- _RECORDS PROVIDED_
+---+

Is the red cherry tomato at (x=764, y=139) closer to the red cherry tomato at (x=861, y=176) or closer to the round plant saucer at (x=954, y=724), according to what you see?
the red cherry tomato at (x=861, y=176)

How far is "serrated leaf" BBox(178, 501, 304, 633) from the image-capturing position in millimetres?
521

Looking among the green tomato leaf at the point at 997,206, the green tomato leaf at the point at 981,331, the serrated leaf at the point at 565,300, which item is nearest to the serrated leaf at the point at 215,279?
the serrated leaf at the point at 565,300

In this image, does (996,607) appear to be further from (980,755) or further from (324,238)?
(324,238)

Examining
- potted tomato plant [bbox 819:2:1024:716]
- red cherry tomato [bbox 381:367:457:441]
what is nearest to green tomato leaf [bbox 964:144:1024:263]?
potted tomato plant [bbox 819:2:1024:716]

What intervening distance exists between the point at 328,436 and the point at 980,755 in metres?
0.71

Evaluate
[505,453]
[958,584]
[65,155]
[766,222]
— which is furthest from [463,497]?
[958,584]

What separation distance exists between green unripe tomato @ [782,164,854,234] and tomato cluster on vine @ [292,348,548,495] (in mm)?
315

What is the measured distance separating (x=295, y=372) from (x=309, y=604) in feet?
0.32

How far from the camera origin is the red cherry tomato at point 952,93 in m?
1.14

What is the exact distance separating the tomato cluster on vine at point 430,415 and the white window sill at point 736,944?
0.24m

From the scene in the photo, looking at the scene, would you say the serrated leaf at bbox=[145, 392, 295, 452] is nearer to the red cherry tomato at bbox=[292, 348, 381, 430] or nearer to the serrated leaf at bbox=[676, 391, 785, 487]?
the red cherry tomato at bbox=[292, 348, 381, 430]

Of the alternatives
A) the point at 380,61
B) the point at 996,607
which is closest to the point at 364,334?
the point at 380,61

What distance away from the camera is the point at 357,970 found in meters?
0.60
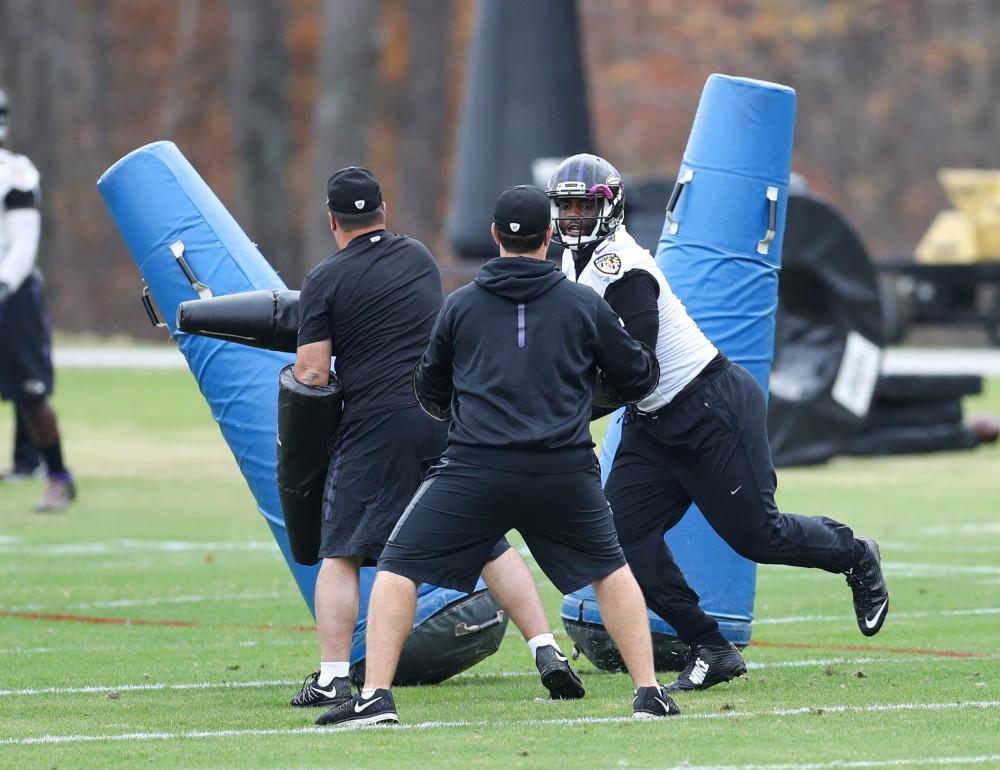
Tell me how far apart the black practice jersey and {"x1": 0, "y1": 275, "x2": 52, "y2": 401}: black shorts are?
23.1 ft

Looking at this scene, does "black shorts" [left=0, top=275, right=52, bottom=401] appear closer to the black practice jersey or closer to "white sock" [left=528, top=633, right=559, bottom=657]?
the black practice jersey

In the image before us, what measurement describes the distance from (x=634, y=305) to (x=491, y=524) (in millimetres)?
940

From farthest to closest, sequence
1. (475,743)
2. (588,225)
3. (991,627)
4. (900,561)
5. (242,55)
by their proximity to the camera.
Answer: (242,55) < (900,561) < (991,627) < (588,225) < (475,743)

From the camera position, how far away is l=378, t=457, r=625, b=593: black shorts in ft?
21.3

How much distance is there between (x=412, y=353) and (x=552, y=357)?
82 centimetres

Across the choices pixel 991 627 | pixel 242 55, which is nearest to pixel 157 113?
pixel 242 55

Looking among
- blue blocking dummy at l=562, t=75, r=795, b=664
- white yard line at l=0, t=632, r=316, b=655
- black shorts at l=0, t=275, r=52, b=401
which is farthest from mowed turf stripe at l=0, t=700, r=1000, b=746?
black shorts at l=0, t=275, r=52, b=401

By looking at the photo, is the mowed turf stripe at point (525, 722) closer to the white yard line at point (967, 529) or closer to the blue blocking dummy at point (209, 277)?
the blue blocking dummy at point (209, 277)

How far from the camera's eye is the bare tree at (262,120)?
36.7m

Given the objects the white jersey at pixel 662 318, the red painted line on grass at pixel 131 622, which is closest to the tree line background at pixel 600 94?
the red painted line on grass at pixel 131 622

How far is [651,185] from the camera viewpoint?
88.1 ft

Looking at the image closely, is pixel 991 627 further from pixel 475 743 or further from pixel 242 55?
pixel 242 55

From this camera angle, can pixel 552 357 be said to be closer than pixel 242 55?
Yes

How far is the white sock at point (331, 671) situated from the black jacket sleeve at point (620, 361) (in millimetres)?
1285
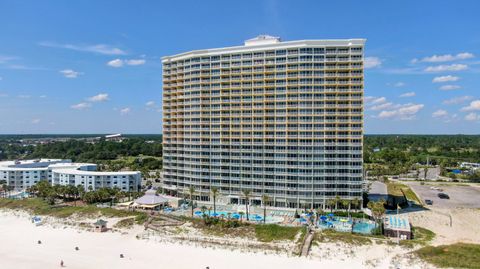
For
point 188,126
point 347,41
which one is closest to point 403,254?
point 347,41

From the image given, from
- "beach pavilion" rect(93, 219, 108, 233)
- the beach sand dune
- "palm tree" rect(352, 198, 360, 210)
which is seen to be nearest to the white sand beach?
the beach sand dune

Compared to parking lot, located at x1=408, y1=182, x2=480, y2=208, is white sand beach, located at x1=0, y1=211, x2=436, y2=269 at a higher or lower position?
lower

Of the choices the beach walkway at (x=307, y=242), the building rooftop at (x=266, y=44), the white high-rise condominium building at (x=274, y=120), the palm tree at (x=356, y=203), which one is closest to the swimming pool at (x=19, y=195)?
the white high-rise condominium building at (x=274, y=120)

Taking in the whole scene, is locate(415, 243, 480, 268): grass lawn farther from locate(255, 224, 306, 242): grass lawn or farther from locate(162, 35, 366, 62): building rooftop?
locate(162, 35, 366, 62): building rooftop

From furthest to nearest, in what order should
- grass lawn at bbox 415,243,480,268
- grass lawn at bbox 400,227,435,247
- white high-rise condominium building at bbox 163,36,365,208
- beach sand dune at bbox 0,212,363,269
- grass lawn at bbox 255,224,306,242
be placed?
white high-rise condominium building at bbox 163,36,365,208
grass lawn at bbox 255,224,306,242
grass lawn at bbox 400,227,435,247
beach sand dune at bbox 0,212,363,269
grass lawn at bbox 415,243,480,268

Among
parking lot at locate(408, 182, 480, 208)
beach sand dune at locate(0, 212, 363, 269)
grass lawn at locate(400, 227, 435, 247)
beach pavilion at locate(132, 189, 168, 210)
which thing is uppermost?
beach pavilion at locate(132, 189, 168, 210)

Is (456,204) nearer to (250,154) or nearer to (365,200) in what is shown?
(365,200)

+---+

- _GIVEN EXERCISE_
Copy out each record shown above without alteration, skipping any picture.

- _SOLVED EXERCISE_
Is the red cherry tomato at (x=764, y=139) closer to the red cherry tomato at (x=861, y=176) or closer to the round plant saucer at (x=954, y=724), according to what you see?
the red cherry tomato at (x=861, y=176)

How far is "serrated leaf" BBox(178, 501, 304, 633) from the image-capturing position in millimetres?
521

Looking among the green tomato leaf at the point at 997,206, the green tomato leaf at the point at 981,331, the serrated leaf at the point at 565,300, which item is nearest to the serrated leaf at the point at 215,279?
the serrated leaf at the point at 565,300

In this image, does (996,607) appear to be further from (980,755) or further from (324,238)?
(324,238)

Examining
- potted tomato plant [bbox 819:2:1024:716]
- red cherry tomato [bbox 381:367:457:441]
what is nearest to green tomato leaf [bbox 964:144:1024:263]?
potted tomato plant [bbox 819:2:1024:716]

What intervening distance exists between the point at 328,436 and the point at 980,755 in metres?
0.71

Evaluate
[505,453]
[958,584]
[65,155]
[766,222]
— which is furthest from [463,497]?
[958,584]

What separation distance exists between green unripe tomato @ [782,164,854,234] and tomato cluster on vine @ [292,348,548,495] (in mm)?
315

What is the measured distance separating (x=295, y=372) from (x=309, y=604) in feet?
0.32

How far from the camera origin is the red cherry tomato at point 952,93 in m?
1.14

What is the exact distance separating the tomato cluster on vine at point 430,415 and the white window sill at point 736,944?
0.24m

From the scene in the photo, looking at the scene, would you say the serrated leaf at bbox=[145, 392, 295, 452] is nearer to the red cherry tomato at bbox=[292, 348, 381, 430] or nearer to the serrated leaf at bbox=[676, 391, 785, 487]?
the red cherry tomato at bbox=[292, 348, 381, 430]

Of the alternatives
A) the point at 380,61
B) the point at 996,607
which is closest to the point at 364,334?
the point at 380,61

What distance away from the camera is the point at 357,970 found in meters?
0.60
Tell me how far apart the black practice jersey and {"x1": 0, "y1": 275, "x2": 52, "y2": 401}: black shorts are?
23.1 ft

Looking at this scene, does "black shorts" [left=0, top=275, right=52, bottom=401] appear closer to the black practice jersey or closer to "white sock" [left=528, top=633, right=559, bottom=657]?
the black practice jersey

In the image before us, what measurement describes the distance from (x=634, y=305) to (x=491, y=524) (in millimetres)?
940

From farthest to closest, sequence
1. (475,743)
2. (588,225)
3. (991,627)
4. (900,561)
5. (242,55)
by their proximity to the camera.
Answer: (242,55) < (900,561) < (991,627) < (588,225) < (475,743)

From the camera position, how far away is l=378, t=457, r=625, b=593: black shorts in ft?
21.3

How much distance is there between (x=412, y=353) and (x=552, y=357)?
82 centimetres

Across the choices pixel 991 627 | pixel 242 55, which is nearest to pixel 157 113?
pixel 242 55

Looking among
- blue blocking dummy at l=562, t=75, r=795, b=664
- white yard line at l=0, t=632, r=316, b=655
- black shorts at l=0, t=275, r=52, b=401
which is farthest from mowed turf stripe at l=0, t=700, r=1000, b=746?
black shorts at l=0, t=275, r=52, b=401

By looking at the photo, is the mowed turf stripe at point (525, 722) closer to the white yard line at point (967, 529) or closer to the blue blocking dummy at point (209, 277)?
the blue blocking dummy at point (209, 277)

How far from the camera's eye is the bare tree at (262,120)?
36.7m

Given the objects the white jersey at pixel 662 318, the red painted line on grass at pixel 131 622, which is closest to the tree line background at pixel 600 94?
the red painted line on grass at pixel 131 622

How far is [651,185] from the camera viewpoint?
88.1 ft

Looking at the image closely, is pixel 991 627 further from pixel 475 743 or further from pixel 242 55?
pixel 242 55

From this camera angle, can pixel 552 357 be said to be closer than pixel 242 55?
Yes

How far is the white sock at point (331, 671) situated from the black jacket sleeve at point (620, 361) (in millimetres)?
1285
For
point 188,126
point 347,41
which one is closest to point 403,254?
point 347,41

From the image given, from
- "beach pavilion" rect(93, 219, 108, 233)
- the beach sand dune
- "palm tree" rect(352, 198, 360, 210)
which is seen to be nearest to the white sand beach?
the beach sand dune

Compared to parking lot, located at x1=408, y1=182, x2=480, y2=208, is white sand beach, located at x1=0, y1=211, x2=436, y2=269 at a higher or lower position?
lower

Of the choices the beach walkway at (x=307, y=242), the building rooftop at (x=266, y=44), the white high-rise condominium building at (x=274, y=120), the palm tree at (x=356, y=203), which one is closest to the swimming pool at (x=19, y=195)?
the white high-rise condominium building at (x=274, y=120)

Taking in the whole scene, is locate(415, 243, 480, 268): grass lawn farther from locate(255, 224, 306, 242): grass lawn or farther from locate(162, 35, 366, 62): building rooftop?
locate(162, 35, 366, 62): building rooftop

From furthest to nearest, in what order should
- grass lawn at bbox 415,243,480,268
- grass lawn at bbox 400,227,435,247
- white high-rise condominium building at bbox 163,36,365,208
- beach sand dune at bbox 0,212,363,269
- grass lawn at bbox 255,224,306,242
be placed?
white high-rise condominium building at bbox 163,36,365,208
grass lawn at bbox 255,224,306,242
grass lawn at bbox 400,227,435,247
beach sand dune at bbox 0,212,363,269
grass lawn at bbox 415,243,480,268

Among
parking lot at locate(408, 182, 480, 208)
beach sand dune at locate(0, 212, 363, 269)
grass lawn at locate(400, 227, 435, 247)
beach pavilion at locate(132, 189, 168, 210)
which thing is uppermost?
beach pavilion at locate(132, 189, 168, 210)

Is (456,204) nearer to (250,154) or nearer to (365,200) in what is shown?
(365,200)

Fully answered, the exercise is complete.